- What is required -
Print each of the entries exactly, leaving nothing out.

- Material for this task -
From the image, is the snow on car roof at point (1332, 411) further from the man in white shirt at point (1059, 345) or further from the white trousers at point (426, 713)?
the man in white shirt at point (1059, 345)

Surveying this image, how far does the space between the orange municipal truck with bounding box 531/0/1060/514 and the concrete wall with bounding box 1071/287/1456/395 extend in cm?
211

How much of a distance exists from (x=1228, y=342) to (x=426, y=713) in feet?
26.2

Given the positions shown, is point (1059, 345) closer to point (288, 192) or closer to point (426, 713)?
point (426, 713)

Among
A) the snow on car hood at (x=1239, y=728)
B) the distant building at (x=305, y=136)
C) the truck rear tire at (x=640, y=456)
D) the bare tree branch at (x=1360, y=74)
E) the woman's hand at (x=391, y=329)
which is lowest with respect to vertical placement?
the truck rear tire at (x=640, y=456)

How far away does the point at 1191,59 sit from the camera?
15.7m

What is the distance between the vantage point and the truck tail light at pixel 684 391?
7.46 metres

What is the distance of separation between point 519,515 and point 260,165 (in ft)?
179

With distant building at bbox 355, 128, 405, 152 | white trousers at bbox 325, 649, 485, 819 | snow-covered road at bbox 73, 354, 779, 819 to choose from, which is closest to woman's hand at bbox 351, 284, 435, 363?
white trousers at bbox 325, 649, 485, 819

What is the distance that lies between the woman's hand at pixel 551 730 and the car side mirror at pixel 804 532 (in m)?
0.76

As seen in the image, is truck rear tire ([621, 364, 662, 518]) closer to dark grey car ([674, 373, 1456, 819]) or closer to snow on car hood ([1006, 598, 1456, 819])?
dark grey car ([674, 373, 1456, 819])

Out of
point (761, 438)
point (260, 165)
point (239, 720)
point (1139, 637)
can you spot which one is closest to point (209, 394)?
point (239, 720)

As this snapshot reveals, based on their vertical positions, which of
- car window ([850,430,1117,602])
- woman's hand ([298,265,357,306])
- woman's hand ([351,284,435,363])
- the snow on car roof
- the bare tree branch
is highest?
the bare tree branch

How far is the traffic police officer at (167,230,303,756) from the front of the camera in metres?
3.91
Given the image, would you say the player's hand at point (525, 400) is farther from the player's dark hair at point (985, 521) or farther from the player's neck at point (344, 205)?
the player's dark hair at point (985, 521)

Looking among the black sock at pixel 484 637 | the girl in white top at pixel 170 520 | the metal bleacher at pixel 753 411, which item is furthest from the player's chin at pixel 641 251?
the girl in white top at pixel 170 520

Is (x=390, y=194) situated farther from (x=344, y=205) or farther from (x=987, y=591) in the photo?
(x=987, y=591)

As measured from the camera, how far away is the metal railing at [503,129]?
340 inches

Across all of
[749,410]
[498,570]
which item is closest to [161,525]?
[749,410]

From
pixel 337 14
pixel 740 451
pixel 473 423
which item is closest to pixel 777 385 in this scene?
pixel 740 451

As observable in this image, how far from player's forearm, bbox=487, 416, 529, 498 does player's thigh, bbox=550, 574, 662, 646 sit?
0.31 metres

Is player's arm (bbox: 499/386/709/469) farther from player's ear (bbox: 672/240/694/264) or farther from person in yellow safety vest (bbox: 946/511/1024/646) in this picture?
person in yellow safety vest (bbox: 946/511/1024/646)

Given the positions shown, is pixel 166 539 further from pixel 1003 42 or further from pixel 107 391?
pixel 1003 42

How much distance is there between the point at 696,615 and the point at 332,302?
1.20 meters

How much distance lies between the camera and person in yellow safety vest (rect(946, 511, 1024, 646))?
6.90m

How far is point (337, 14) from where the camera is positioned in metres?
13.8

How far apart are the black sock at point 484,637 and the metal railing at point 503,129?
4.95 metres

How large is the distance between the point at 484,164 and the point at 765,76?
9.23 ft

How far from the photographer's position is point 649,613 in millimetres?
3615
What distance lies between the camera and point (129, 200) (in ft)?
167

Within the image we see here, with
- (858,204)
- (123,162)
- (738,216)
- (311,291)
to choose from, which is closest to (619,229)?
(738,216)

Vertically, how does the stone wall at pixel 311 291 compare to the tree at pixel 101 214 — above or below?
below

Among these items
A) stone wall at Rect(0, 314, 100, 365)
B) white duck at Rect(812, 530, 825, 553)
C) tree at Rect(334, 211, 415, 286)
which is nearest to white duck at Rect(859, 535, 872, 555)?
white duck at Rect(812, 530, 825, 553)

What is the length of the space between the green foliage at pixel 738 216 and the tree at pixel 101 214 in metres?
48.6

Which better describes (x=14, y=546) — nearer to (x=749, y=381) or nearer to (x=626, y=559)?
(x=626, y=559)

- Task output -
From the image, is the snow on car roof at point (1332, 411) further from the man in white shirt at point (1059, 345) or further from the white trousers at point (426, 713)?
the man in white shirt at point (1059, 345)

Surveying this image, how far does the space between the orange municipal truck with bounding box 531/0/1060/514 and the concrete wall with bounding box 1071/287/1456/395 extend in cm?
211

How much of a distance exists from (x=1228, y=342) to (x=426, y=713) in feet?
26.2

Given the positions shown, is point (1059, 345) closer to point (288, 192) or closer to point (426, 713)?
point (426, 713)

Among
A) the snow on car hood at (x=1239, y=728)
B) the distant building at (x=305, y=136)
C) the truck rear tire at (x=640, y=456)
D) the bare tree branch at (x=1360, y=74)
E) the woman's hand at (x=391, y=329)
which is lowest with respect to vertical placement?
the truck rear tire at (x=640, y=456)

How far away does the point at 1191,59 sit from the camera?
15.7m

What is the distance between the vantage point and the truck tail light at pixel 684 391?
7.46 metres

What is the distance of separation between point 519,515 and point 260,165 (in ft)?
179

With distant building at bbox 355, 128, 405, 152 | white trousers at bbox 325, 649, 485, 819 | snow-covered road at bbox 73, 354, 779, 819 to choose from, which is closest to woman's hand at bbox 351, 284, 435, 363?
white trousers at bbox 325, 649, 485, 819

What is the distance that lies between the woman's hand at pixel 551 730 and the car side mirror at pixel 804 532 (in m)?
0.76

As seen in the image, is truck rear tire ([621, 364, 662, 518]) closer to dark grey car ([674, 373, 1456, 819]) or closer to snow on car hood ([1006, 598, 1456, 819])?
dark grey car ([674, 373, 1456, 819])

Out of
point (761, 438)
point (260, 165)
point (239, 720)
point (1139, 637)
can you spot which one is closest to point (209, 394)?
point (239, 720)

As this snapshot reveals, based on their vertical positions, which of
- car window ([850,430,1117,602])
- woman's hand ([298,265,357,306])
- woman's hand ([351,284,435,363])
- the snow on car roof
- the bare tree branch
is highest?
the bare tree branch

How far is the traffic police officer at (167,230,303,756) from the front of the camera in metres?
3.91
Given the image, would you say the player's hand at point (525, 400) is farther from the player's dark hair at point (985, 521) or farther from the player's neck at point (344, 205)?
the player's dark hair at point (985, 521)

Looking among the black sock at pixel 484 637 | the girl in white top at pixel 170 520 | the metal bleacher at pixel 753 411, which item is furthest from the player's chin at pixel 641 251?
the girl in white top at pixel 170 520

Is (x=390, y=194) situated farther from (x=344, y=205) or farther from (x=987, y=591) in the photo?
(x=987, y=591)

As measured from the camera, how far away is the metal railing at [503,129]?
340 inches

Across all of
[749,410]
[498,570]
which item is closest to [161,525]?
[749,410]

From
pixel 337 14
pixel 740 451
pixel 473 423
which item is closest to pixel 777 385 in this scene?
pixel 740 451

As observable in this image, how far from player's forearm, bbox=487, 416, 529, 498 does player's thigh, bbox=550, 574, 662, 646 sit?
0.31 metres

Is player's arm (bbox: 499/386/709/469) farther from player's ear (bbox: 672/240/694/264) or farther from person in yellow safety vest (bbox: 946/511/1024/646) in this picture?
person in yellow safety vest (bbox: 946/511/1024/646)

Given the positions shown, is pixel 166 539 further from pixel 1003 42 or further from pixel 107 391?
pixel 1003 42

How much distance is there between the point at 696,615 and the point at 332,302?
1.20 meters

How much distance lies between the camera and person in yellow safety vest (rect(946, 511, 1024, 646))?
6.90m

How far is point (337, 14) from where the camera is positioned in metres?
13.8

How far apart are the black sock at point 484,637 and the metal railing at point 503,129?
4.95 metres

How large is the distance between the point at 484,164 and the point at 765,76?
9.23 ft

How far from the photographer's position is point 649,613 in millimetres?
3615
What distance lies between the camera and point (129, 200) (in ft)?
167

Within the image we see here, with
- (858,204)
- (123,162)
- (738,216)
- (311,291)
to choose from, which is closest to (619,229)?
(738,216)

Vertically, how does the stone wall at pixel 311 291 compare to the tree at pixel 101 214 — above or below?
below

Among these items
A) stone wall at Rect(0, 314, 100, 365)
B) white duck at Rect(812, 530, 825, 553)
C) tree at Rect(334, 211, 415, 286)
which is nearest to white duck at Rect(859, 535, 872, 555)?
white duck at Rect(812, 530, 825, 553)

What is the length of the space between the green foliage at pixel 738 216 and the tree at pixel 101 214 in metres?
48.6

Which better describes (x=14, y=546) — nearer to (x=749, y=381) or nearer to (x=626, y=559)?
(x=626, y=559)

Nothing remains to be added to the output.